Die Anordnung der Verlängerung der Sicherungshaft vom 02.07.2007 ist nicht rechtsfehlerfrei. Die nach § 5 Abs. 1 FrhEntzG erforderliche Anhörung des Betroffenen ist unterblieben und auch nicht unverzüglich nachgeholt worden. Es lag auch kein Grund nach § 5 Abs. 2 FrhEntzG vor, wonach ausnahmsweise von einer Anhörung hätte abgesehen werden können.

§ 5 Abs. 1 Satz 1 FrhEntzG ist mit Blick auf Art. 104 Abs. 1 GG, der insoweit eine Verfassungsgarantie mit grundrechtlichem Schutz enthält, so auszulegen, dass die Verpflichtung zur mündlichen Anhörung in allen Fällen grundsätzlich besteht und nur bei Gefahr im Verzug diese ausnahmsweise zunächst unterbleiben kann, aber unverzüglich nachzuholen ist, §§ 5 Abs. 1, 11 Abs. 2 Satz 2 FrhEntzG (vgl. BVerfG vom 07.09.2006, InfAuslR 2006,462-466; OLG München v. 28.10.2005, - 34 Wx 125/05-).

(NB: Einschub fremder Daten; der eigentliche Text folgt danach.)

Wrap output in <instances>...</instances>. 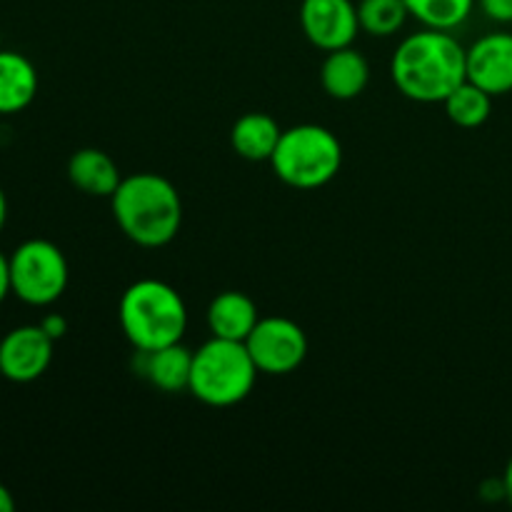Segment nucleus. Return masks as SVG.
<instances>
[{
    "label": "nucleus",
    "mask_w": 512,
    "mask_h": 512,
    "mask_svg": "<svg viewBox=\"0 0 512 512\" xmlns=\"http://www.w3.org/2000/svg\"><path fill=\"white\" fill-rule=\"evenodd\" d=\"M503 490H505V498L512 503V458H510L508 468H505V475H503Z\"/></svg>",
    "instance_id": "obj_24"
},
{
    "label": "nucleus",
    "mask_w": 512,
    "mask_h": 512,
    "mask_svg": "<svg viewBox=\"0 0 512 512\" xmlns=\"http://www.w3.org/2000/svg\"><path fill=\"white\" fill-rule=\"evenodd\" d=\"M13 510H15L13 493H10L5 485H0V512H13Z\"/></svg>",
    "instance_id": "obj_23"
},
{
    "label": "nucleus",
    "mask_w": 512,
    "mask_h": 512,
    "mask_svg": "<svg viewBox=\"0 0 512 512\" xmlns=\"http://www.w3.org/2000/svg\"><path fill=\"white\" fill-rule=\"evenodd\" d=\"M445 113L460 128H480L490 118L493 110V95L485 93L480 85L465 80L443 100Z\"/></svg>",
    "instance_id": "obj_17"
},
{
    "label": "nucleus",
    "mask_w": 512,
    "mask_h": 512,
    "mask_svg": "<svg viewBox=\"0 0 512 512\" xmlns=\"http://www.w3.org/2000/svg\"><path fill=\"white\" fill-rule=\"evenodd\" d=\"M38 93V73L25 55L0 50V115L28 108Z\"/></svg>",
    "instance_id": "obj_15"
},
{
    "label": "nucleus",
    "mask_w": 512,
    "mask_h": 512,
    "mask_svg": "<svg viewBox=\"0 0 512 512\" xmlns=\"http://www.w3.org/2000/svg\"><path fill=\"white\" fill-rule=\"evenodd\" d=\"M0 50H3V48H0Z\"/></svg>",
    "instance_id": "obj_26"
},
{
    "label": "nucleus",
    "mask_w": 512,
    "mask_h": 512,
    "mask_svg": "<svg viewBox=\"0 0 512 512\" xmlns=\"http://www.w3.org/2000/svg\"><path fill=\"white\" fill-rule=\"evenodd\" d=\"M115 223L140 248L173 243L183 225V200L175 185L158 173H138L120 180L110 198Z\"/></svg>",
    "instance_id": "obj_2"
},
{
    "label": "nucleus",
    "mask_w": 512,
    "mask_h": 512,
    "mask_svg": "<svg viewBox=\"0 0 512 512\" xmlns=\"http://www.w3.org/2000/svg\"><path fill=\"white\" fill-rule=\"evenodd\" d=\"M68 288V260L50 240H25L10 255V290L23 303L45 308Z\"/></svg>",
    "instance_id": "obj_6"
},
{
    "label": "nucleus",
    "mask_w": 512,
    "mask_h": 512,
    "mask_svg": "<svg viewBox=\"0 0 512 512\" xmlns=\"http://www.w3.org/2000/svg\"><path fill=\"white\" fill-rule=\"evenodd\" d=\"M255 368L265 375H288L308 358V338L303 328L288 318H260L245 338Z\"/></svg>",
    "instance_id": "obj_7"
},
{
    "label": "nucleus",
    "mask_w": 512,
    "mask_h": 512,
    "mask_svg": "<svg viewBox=\"0 0 512 512\" xmlns=\"http://www.w3.org/2000/svg\"><path fill=\"white\" fill-rule=\"evenodd\" d=\"M5 220H8V200H5V193L0 190V233L5 228Z\"/></svg>",
    "instance_id": "obj_25"
},
{
    "label": "nucleus",
    "mask_w": 512,
    "mask_h": 512,
    "mask_svg": "<svg viewBox=\"0 0 512 512\" xmlns=\"http://www.w3.org/2000/svg\"><path fill=\"white\" fill-rule=\"evenodd\" d=\"M275 175L298 190H315L328 185L343 165V145L323 125H295L283 130L273 158Z\"/></svg>",
    "instance_id": "obj_5"
},
{
    "label": "nucleus",
    "mask_w": 512,
    "mask_h": 512,
    "mask_svg": "<svg viewBox=\"0 0 512 512\" xmlns=\"http://www.w3.org/2000/svg\"><path fill=\"white\" fill-rule=\"evenodd\" d=\"M468 80L485 93H512V33H490L470 45Z\"/></svg>",
    "instance_id": "obj_10"
},
{
    "label": "nucleus",
    "mask_w": 512,
    "mask_h": 512,
    "mask_svg": "<svg viewBox=\"0 0 512 512\" xmlns=\"http://www.w3.org/2000/svg\"><path fill=\"white\" fill-rule=\"evenodd\" d=\"M135 373L148 380L153 388L163 393H180L188 390L190 370H193V350L183 343L165 345L158 350H138Z\"/></svg>",
    "instance_id": "obj_11"
},
{
    "label": "nucleus",
    "mask_w": 512,
    "mask_h": 512,
    "mask_svg": "<svg viewBox=\"0 0 512 512\" xmlns=\"http://www.w3.org/2000/svg\"><path fill=\"white\" fill-rule=\"evenodd\" d=\"M258 373L245 343L213 338L193 353L188 390L210 408H230L253 393Z\"/></svg>",
    "instance_id": "obj_4"
},
{
    "label": "nucleus",
    "mask_w": 512,
    "mask_h": 512,
    "mask_svg": "<svg viewBox=\"0 0 512 512\" xmlns=\"http://www.w3.org/2000/svg\"><path fill=\"white\" fill-rule=\"evenodd\" d=\"M410 15L433 30H455L473 13L475 0H405Z\"/></svg>",
    "instance_id": "obj_18"
},
{
    "label": "nucleus",
    "mask_w": 512,
    "mask_h": 512,
    "mask_svg": "<svg viewBox=\"0 0 512 512\" xmlns=\"http://www.w3.org/2000/svg\"><path fill=\"white\" fill-rule=\"evenodd\" d=\"M258 320V305L238 290H225V293L215 295L208 308V328L213 338L245 343Z\"/></svg>",
    "instance_id": "obj_14"
},
{
    "label": "nucleus",
    "mask_w": 512,
    "mask_h": 512,
    "mask_svg": "<svg viewBox=\"0 0 512 512\" xmlns=\"http://www.w3.org/2000/svg\"><path fill=\"white\" fill-rule=\"evenodd\" d=\"M8 293H13L10 290V258L0 253V303L8 298Z\"/></svg>",
    "instance_id": "obj_22"
},
{
    "label": "nucleus",
    "mask_w": 512,
    "mask_h": 512,
    "mask_svg": "<svg viewBox=\"0 0 512 512\" xmlns=\"http://www.w3.org/2000/svg\"><path fill=\"white\" fill-rule=\"evenodd\" d=\"M370 65L355 48L330 50L320 68V83L325 93L335 100H353L368 88Z\"/></svg>",
    "instance_id": "obj_13"
},
{
    "label": "nucleus",
    "mask_w": 512,
    "mask_h": 512,
    "mask_svg": "<svg viewBox=\"0 0 512 512\" xmlns=\"http://www.w3.org/2000/svg\"><path fill=\"white\" fill-rule=\"evenodd\" d=\"M410 10L405 0H360L358 20L360 30L375 38H390L408 20Z\"/></svg>",
    "instance_id": "obj_19"
},
{
    "label": "nucleus",
    "mask_w": 512,
    "mask_h": 512,
    "mask_svg": "<svg viewBox=\"0 0 512 512\" xmlns=\"http://www.w3.org/2000/svg\"><path fill=\"white\" fill-rule=\"evenodd\" d=\"M280 135H283V128L268 113H248L235 120L230 130V145L240 158L260 163V160L273 158Z\"/></svg>",
    "instance_id": "obj_16"
},
{
    "label": "nucleus",
    "mask_w": 512,
    "mask_h": 512,
    "mask_svg": "<svg viewBox=\"0 0 512 512\" xmlns=\"http://www.w3.org/2000/svg\"><path fill=\"white\" fill-rule=\"evenodd\" d=\"M55 340L40 325H20L0 340V375L10 383H33L53 360Z\"/></svg>",
    "instance_id": "obj_9"
},
{
    "label": "nucleus",
    "mask_w": 512,
    "mask_h": 512,
    "mask_svg": "<svg viewBox=\"0 0 512 512\" xmlns=\"http://www.w3.org/2000/svg\"><path fill=\"white\" fill-rule=\"evenodd\" d=\"M118 320L135 350H158L183 340L188 308L173 285L145 278L123 293Z\"/></svg>",
    "instance_id": "obj_3"
},
{
    "label": "nucleus",
    "mask_w": 512,
    "mask_h": 512,
    "mask_svg": "<svg viewBox=\"0 0 512 512\" xmlns=\"http://www.w3.org/2000/svg\"><path fill=\"white\" fill-rule=\"evenodd\" d=\"M68 178L80 193L93 195V198H113L123 175L108 153L98 148H83L70 155Z\"/></svg>",
    "instance_id": "obj_12"
},
{
    "label": "nucleus",
    "mask_w": 512,
    "mask_h": 512,
    "mask_svg": "<svg viewBox=\"0 0 512 512\" xmlns=\"http://www.w3.org/2000/svg\"><path fill=\"white\" fill-rule=\"evenodd\" d=\"M300 25L305 38L325 53L348 48L360 30L358 8L353 0H303Z\"/></svg>",
    "instance_id": "obj_8"
},
{
    "label": "nucleus",
    "mask_w": 512,
    "mask_h": 512,
    "mask_svg": "<svg viewBox=\"0 0 512 512\" xmlns=\"http://www.w3.org/2000/svg\"><path fill=\"white\" fill-rule=\"evenodd\" d=\"M480 10L495 23H512V0H478Z\"/></svg>",
    "instance_id": "obj_20"
},
{
    "label": "nucleus",
    "mask_w": 512,
    "mask_h": 512,
    "mask_svg": "<svg viewBox=\"0 0 512 512\" xmlns=\"http://www.w3.org/2000/svg\"><path fill=\"white\" fill-rule=\"evenodd\" d=\"M40 328H43L53 340H60L65 333H68V320L58 313H50L40 320Z\"/></svg>",
    "instance_id": "obj_21"
},
{
    "label": "nucleus",
    "mask_w": 512,
    "mask_h": 512,
    "mask_svg": "<svg viewBox=\"0 0 512 512\" xmlns=\"http://www.w3.org/2000/svg\"><path fill=\"white\" fill-rule=\"evenodd\" d=\"M390 75L405 98L415 103H443L468 80V50L450 30L425 28L398 45Z\"/></svg>",
    "instance_id": "obj_1"
}]
</instances>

Diesen Anforderungen genügt der Beschluss vom 02.07.2007 nicht. Der Betroffene wurde weder vor Erlass des Beschlusses angehört, noch unverzüglich nach dessen Erlass. Es kann offen bleiben, ob tatsächlich ein Eilfall vorgelegen hat, der eine erst nachträgliche Anhörung rechtfertigen könnte. Dagegen spricht, dass das Datum des Ablaufs der Haftanordnung durch den Beschluss des Amtsgerichts vom 02.04.2007 bekannt war, so dass die Verlängerungsanordnung ohne weiteres rechtzeitig hätte beantragt und veranlasst werden können. Jedenfalls hätte das Gericht den inhaftierten Betroffenen unverzüglich nach der Beschlussfassung anhören müssen.

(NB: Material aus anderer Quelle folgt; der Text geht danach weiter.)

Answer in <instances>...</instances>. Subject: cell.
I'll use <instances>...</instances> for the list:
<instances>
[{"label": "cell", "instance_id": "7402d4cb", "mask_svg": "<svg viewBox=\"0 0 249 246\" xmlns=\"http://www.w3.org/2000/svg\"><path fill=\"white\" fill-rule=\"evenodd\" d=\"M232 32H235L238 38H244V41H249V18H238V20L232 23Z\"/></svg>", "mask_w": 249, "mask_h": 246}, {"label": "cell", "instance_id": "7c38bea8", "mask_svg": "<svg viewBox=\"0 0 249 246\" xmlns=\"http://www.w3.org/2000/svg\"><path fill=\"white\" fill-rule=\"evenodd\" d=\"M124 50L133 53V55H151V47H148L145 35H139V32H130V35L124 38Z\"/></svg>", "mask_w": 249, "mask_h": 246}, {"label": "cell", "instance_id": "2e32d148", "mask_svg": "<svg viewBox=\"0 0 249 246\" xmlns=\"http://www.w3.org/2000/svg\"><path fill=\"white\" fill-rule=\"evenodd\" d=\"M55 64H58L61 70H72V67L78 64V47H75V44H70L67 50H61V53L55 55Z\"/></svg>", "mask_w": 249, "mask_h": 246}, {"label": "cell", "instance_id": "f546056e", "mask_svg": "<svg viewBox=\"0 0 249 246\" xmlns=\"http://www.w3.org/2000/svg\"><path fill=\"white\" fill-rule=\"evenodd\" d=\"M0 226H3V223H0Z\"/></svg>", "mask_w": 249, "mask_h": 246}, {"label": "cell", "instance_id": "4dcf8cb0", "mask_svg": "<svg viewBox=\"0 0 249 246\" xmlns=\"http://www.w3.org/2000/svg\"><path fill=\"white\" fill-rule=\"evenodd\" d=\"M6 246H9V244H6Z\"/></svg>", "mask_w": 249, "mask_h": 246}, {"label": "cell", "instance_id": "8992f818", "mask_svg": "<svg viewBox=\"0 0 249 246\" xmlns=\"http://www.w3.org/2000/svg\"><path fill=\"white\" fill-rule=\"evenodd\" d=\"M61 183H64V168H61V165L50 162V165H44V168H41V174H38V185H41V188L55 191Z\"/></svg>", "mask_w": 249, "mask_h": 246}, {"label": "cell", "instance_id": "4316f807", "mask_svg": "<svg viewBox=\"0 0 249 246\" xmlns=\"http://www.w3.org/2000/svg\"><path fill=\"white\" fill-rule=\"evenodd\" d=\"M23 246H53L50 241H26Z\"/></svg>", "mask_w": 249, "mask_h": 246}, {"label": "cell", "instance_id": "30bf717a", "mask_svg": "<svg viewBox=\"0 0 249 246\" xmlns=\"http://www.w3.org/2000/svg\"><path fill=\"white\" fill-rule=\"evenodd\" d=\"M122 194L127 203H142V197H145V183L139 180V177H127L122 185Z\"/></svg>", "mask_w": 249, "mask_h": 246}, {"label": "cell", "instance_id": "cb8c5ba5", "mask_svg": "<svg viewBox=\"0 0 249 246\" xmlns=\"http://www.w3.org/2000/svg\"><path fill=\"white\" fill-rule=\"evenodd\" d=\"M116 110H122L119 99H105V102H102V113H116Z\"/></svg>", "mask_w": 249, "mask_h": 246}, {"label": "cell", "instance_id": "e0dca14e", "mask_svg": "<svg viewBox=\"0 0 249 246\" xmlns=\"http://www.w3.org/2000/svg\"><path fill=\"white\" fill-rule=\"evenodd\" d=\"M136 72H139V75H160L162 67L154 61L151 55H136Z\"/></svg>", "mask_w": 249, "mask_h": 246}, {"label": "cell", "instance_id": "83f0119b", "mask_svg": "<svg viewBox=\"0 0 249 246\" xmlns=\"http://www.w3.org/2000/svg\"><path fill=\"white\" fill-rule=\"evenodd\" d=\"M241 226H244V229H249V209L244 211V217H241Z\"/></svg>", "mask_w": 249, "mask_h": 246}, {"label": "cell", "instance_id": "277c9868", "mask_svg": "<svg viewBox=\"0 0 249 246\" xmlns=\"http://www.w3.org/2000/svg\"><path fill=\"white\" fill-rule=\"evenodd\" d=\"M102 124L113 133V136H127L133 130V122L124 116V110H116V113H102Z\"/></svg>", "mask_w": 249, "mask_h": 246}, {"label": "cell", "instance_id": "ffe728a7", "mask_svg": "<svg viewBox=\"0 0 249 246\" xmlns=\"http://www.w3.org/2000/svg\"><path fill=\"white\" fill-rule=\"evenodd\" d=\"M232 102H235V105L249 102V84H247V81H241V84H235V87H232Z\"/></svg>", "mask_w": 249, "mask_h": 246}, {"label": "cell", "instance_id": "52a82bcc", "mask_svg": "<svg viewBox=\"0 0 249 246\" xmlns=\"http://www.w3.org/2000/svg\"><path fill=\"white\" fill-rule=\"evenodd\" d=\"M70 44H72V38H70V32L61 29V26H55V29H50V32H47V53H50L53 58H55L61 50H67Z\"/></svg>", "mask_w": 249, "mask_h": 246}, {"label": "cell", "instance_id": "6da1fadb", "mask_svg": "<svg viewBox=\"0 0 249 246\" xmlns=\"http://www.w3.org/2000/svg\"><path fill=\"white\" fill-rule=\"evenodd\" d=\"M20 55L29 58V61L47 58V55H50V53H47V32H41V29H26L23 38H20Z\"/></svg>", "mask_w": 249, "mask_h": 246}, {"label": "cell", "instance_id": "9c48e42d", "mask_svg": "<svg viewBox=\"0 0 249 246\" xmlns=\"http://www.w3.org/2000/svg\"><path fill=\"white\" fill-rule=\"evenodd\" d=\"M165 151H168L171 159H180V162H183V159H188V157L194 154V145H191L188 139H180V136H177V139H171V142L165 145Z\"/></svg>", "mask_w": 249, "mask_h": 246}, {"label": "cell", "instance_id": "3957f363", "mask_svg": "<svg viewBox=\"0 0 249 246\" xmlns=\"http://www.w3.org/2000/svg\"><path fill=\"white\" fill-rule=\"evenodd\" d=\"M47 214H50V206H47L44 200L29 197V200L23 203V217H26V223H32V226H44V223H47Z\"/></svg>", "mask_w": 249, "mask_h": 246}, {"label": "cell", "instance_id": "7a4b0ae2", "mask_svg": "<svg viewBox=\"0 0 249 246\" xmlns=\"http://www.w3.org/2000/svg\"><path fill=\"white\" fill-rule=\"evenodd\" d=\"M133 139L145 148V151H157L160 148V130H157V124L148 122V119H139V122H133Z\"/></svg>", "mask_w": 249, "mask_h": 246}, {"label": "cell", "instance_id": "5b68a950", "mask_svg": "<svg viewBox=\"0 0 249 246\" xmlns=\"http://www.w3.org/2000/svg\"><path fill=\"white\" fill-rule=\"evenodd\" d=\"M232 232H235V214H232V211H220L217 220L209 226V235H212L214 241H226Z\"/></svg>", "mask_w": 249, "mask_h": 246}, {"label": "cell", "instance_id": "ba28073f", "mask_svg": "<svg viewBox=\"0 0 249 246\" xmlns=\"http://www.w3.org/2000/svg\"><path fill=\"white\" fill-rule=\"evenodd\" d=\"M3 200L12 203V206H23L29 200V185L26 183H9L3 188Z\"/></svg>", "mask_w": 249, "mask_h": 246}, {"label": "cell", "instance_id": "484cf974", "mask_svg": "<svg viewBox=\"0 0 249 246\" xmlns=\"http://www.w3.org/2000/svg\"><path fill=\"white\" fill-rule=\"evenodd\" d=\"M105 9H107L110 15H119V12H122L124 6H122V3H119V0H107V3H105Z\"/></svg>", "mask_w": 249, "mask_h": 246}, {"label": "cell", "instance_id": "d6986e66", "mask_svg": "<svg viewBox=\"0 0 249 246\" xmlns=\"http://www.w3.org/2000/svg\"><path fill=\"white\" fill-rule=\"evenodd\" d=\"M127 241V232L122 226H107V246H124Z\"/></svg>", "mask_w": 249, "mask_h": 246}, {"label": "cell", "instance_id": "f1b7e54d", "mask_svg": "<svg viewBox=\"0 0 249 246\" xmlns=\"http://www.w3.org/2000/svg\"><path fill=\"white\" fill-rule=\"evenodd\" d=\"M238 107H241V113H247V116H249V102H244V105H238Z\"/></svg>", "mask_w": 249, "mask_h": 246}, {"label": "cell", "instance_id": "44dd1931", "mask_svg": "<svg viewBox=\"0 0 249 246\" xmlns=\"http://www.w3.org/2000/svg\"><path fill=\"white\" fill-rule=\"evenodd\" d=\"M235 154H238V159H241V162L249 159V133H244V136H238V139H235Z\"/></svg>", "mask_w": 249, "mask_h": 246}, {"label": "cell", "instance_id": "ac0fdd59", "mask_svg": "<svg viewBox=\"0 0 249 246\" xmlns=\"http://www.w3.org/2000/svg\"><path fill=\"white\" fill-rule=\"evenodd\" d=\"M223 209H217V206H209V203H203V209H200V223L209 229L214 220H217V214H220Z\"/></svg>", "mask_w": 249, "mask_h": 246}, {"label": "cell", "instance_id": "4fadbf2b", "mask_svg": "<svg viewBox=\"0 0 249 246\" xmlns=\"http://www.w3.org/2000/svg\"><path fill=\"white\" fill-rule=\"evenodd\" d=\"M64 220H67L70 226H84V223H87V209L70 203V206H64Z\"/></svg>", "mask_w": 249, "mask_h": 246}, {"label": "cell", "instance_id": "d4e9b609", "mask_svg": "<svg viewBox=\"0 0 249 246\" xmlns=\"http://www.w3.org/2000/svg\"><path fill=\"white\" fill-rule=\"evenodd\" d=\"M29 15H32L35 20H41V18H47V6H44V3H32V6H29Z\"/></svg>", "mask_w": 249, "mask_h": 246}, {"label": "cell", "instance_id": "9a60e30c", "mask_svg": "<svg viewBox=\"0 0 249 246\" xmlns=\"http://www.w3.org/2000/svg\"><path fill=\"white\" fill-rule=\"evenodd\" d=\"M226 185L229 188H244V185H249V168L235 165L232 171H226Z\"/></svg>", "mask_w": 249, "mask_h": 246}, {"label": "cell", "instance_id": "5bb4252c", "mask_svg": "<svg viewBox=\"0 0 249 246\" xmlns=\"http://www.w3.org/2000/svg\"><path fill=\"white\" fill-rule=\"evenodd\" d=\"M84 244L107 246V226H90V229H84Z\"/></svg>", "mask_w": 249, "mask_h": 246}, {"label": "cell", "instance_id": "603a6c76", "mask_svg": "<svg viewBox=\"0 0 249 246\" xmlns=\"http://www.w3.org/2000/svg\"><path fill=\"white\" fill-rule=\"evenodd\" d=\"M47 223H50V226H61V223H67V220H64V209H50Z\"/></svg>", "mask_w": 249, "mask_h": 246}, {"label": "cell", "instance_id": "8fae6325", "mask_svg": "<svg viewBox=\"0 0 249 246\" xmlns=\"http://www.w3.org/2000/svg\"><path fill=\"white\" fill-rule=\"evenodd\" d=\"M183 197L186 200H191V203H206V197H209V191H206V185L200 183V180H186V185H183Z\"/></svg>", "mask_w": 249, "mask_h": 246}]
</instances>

Ein Absehen von der Anhörung aus den vom Gericht vorgesehenen Gründen sieht das Gesetz nicht vor und dies ist schon aus verfassungsrechtlichen Gesichtspunkten nicht zulässig. Die in § 5 Abs. 2 FrhEntzG aufgeführten Ausnahmetatbestände lagen ersichtlich nicht vor. Der Hinweis des Gerichts auf die drei Monate zurückliegende Anhörung kann das Unterlassen der für die weitere Haftanordnung erforderlichen erneuten Anhörung nicht rechtfertigen, da die vor der Entscheidung vom 02.07.2007 gebotene Anhörung nicht durch eine frühere Anhörung ersetzt werden kann. Dies gilt auch bei einer Verfahrenslage wie hier, wenn der Betroffene bereits seit drei Monaten in dieser Sache inhaftiert ist und wesentliche Änderungen nicht zu erwarten sind. Auch dann kann die gebotene Anhörung durch den Richter nicht entfallen. Denn die persönliche Anhörung soll dazu dienen, dass sich der Richter durch eigenverantwortliche Tatsachenfeststellung eine Entscheidungsgrundlage verschafft, selbst wenn diese zu dem Ergebnis führen sollte, dass keine Veränderungen eingetreten sind.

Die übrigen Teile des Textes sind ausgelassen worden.